— BEGIN DOCUMENT TEXT —
19 Pro Tips For Attracting New Customers On A Shoestring Budget
The phrase "if you build it, they will come," does not typically work in real-life business situations. Regardless of how revolutionary a product or service is, if customers don't know what is being offered, it won't do much good. Yet, when a business first gets off the ground, it's often on a shoestring budget. Traditional marketing tactics like investing in a PR agency, hiring a sales force, or spending on advertising are likely out of the question.
However, the liberating aspect of the entrepreneurial journey is the freedom to be scrappy and think outside of the box. In fact, succeeding as an entrepreneur is often dependent on how willing a founder is to take consistent action toward their goals regardless of how untraditional their actions may be.
In the early days of their businesses, the following 19 women eliminated excuses and got to work crafting cheap methods to acquire their first customers. Now, on the other side of those early days, they are sharing actionable tips for helping fellow founders get in front of the right people. While bringing customers in won't always be easy, it certainly doesn't have to break the bank.
Founder and Head of Talent Strategy at Kimone Napier Consulting, which helps business owners hire and retain their team members to achieve scalable growth.
How I Acquired My First Customers: I made a Facebook post that hit the pain points of my ideal client, and five people booked discovery calls with me. That post resulted in three new sales. This method was easy and supported my energy while juggling the transition into entrepreneurship.
My Advice: Know who your ideal client is and make sure your offer speaks to them directly. The key is to put yourself out there in a way that works for you and feels easy to maintain consistently. Entrepreneurship is always a journey. Simplifying the process makes acquiring new customers easier.
Founder of Christina Langdon High Performance Coaching & Consulting, a business that works with C-Suite executives of mission-driven companies to help them lead more powerfully.
— END DOCUMENT TEXT —
— BEGIN INFORMATION PROVIDED —
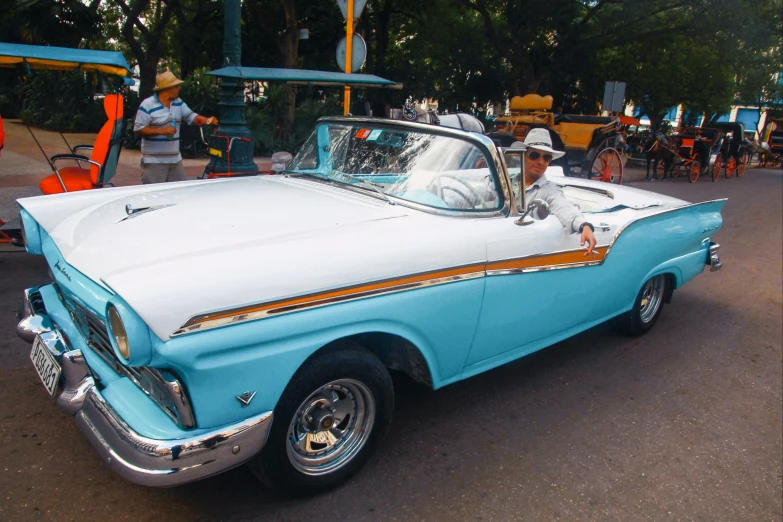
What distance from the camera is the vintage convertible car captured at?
2.05 m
— END INFORMATION PROVIDED —
● THE PROBLEM
In the customer tips text, copy everything from "My Advice: Know" down to "new customers easier.", swapping "ideal client" for "target customer". Work only from the text on attracting customers and leave the data aside.

● CORRECT RESULT
My Advice: Know who your target customer is and make sure your offer speaks to them directly. The key is to put yourself out there in a way that works for you and feels easy to maintain consistently. Entrepreneurship is always a journey. Simplifying the process makes acquiring new customers easier.